Translate

04/04/12

Inquinamento artistico, ma esiste ancora l’opera d’arte?



Questa strana moltitudine di persone che operano nel mondo dell’arte produce sempre più una marea di oggetti/prodotti artistici. Sia per quantità che per ripetitività, spesso inutilmente conservabili, decine di oggetti residuali prossimi all’inquinamento ambientale.

Se poi si riflette, si nota che in questi ultimi vent’anni le opere degne di essere conservate paiono prossimi allo zero. A conferma di ciò penso all’ esperienze dei Frac francesi con magazzini infiniti di lavori che proprio ora ci si domanda se vale la pena conservare. Anche i nostri musei di arte contemporanea hanno raccolto in questi decenni tanta roba, ad esempio il Mart 30,000 pezzi, ma raramente hanno lavori che si potrebbero definire “opere d’arte” da tenere per futura memoria.

Questa produzione di dubbia qualità aumenta di “inutilità” soprattutto quando gli artisti hanno posizioni più “celebrali” o “intellettualistiche”. Quasi come se il mondo dell’arte, rinunciando alla rappresentazione per cui era nata, infatti si parlava di “arti visive”, dovesse trasformarsi in una forma di “religione” astratta i cui adepti sono iscritti a culti estetici strampalati, illogici esoterismi, ma che dovrebbero trasformare le masse che serenamente vivono ignorandole del tutto.

La storia, già ha operato una cesoia netta con tutte quelle derive, anche storicizzate, che negli anni sessanta e settanta hanno trasformato il modo di fare arte e di cui oggi pare un completo ripetersi destinandosi al medesimo oblio. Rivelando una stanchezza e soprattutto una incapacità dell’arte di essere cultura, e rivelandone il banale aspetto di prodotto consumistico per nicchia di appassionati/collezionisti, pilotati e illusi da continui “rinnovamenti”.

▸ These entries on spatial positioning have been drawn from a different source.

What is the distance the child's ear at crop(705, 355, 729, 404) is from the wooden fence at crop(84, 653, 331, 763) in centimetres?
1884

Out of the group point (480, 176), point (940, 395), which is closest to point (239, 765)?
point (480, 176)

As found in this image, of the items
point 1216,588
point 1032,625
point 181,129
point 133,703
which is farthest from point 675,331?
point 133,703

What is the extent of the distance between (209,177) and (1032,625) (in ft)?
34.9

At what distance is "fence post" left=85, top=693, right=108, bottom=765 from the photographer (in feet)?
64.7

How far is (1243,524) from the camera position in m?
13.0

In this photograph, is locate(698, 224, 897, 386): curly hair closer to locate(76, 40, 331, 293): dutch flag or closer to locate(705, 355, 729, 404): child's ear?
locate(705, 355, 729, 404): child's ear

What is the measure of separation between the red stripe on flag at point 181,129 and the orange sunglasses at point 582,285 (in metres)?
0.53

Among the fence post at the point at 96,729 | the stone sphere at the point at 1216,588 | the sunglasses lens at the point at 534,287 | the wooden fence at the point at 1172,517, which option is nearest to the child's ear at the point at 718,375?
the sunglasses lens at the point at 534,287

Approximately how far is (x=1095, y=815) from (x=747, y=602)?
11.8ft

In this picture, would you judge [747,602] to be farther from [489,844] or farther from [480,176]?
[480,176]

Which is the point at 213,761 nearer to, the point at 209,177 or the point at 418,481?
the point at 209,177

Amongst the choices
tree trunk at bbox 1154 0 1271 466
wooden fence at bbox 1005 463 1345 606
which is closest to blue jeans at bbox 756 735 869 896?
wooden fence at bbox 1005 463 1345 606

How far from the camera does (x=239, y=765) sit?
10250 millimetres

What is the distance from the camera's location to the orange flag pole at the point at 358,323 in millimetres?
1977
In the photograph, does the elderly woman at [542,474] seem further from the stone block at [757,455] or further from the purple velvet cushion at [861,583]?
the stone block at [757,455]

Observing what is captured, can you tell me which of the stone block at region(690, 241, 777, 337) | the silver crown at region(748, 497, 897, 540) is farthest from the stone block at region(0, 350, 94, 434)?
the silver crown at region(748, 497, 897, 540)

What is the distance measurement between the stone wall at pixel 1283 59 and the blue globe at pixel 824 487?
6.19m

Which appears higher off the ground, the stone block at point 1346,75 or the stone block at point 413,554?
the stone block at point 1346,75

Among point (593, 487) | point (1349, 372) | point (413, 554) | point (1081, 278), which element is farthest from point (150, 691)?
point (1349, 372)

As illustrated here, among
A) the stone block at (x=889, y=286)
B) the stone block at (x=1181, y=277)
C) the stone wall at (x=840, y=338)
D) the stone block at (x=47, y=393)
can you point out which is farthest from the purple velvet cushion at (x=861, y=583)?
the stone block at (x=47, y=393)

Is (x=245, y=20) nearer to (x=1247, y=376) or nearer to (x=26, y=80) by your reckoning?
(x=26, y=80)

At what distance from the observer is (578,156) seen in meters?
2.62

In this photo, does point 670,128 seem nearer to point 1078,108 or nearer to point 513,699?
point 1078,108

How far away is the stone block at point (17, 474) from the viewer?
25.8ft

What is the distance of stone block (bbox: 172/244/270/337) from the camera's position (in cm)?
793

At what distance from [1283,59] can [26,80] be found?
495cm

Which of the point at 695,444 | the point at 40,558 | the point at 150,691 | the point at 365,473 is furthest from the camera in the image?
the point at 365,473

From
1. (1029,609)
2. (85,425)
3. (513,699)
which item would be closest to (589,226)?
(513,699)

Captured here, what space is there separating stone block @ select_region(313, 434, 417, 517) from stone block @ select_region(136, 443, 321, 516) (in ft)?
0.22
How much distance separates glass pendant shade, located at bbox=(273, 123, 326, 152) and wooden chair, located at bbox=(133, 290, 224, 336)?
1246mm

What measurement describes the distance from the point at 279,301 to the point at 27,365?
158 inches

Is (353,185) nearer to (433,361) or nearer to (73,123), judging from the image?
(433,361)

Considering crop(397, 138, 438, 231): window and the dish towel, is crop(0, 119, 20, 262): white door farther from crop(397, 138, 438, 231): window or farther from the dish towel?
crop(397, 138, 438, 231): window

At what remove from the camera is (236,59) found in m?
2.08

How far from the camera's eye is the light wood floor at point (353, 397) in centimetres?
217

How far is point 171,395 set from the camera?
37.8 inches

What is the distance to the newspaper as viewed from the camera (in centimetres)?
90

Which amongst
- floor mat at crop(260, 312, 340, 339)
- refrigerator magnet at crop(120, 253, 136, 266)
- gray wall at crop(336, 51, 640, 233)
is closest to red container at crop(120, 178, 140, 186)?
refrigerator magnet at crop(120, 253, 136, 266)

Proprio i consumatori di questi “prodotti” rivelano tanto del reale intento delle opere. Raramente sono valutate per il loro messaggio, anche perché sempre più medesimo e ripetuto, ma per l’appeal col quale sono poste sul mercato. Sia per una funzione di rappresentanza sia per un trend economico.

Forse ne è prova proprio su come oggi l’unicità sia diventato un “disvalore” mentre la molteplicità industrializzata sia una “qualità”, rendendo così assurdi i valori del mercato, dove un pezzo unico di un antico maestro vale meno di un banale multiplo di un “osannato artista” del nostro presente.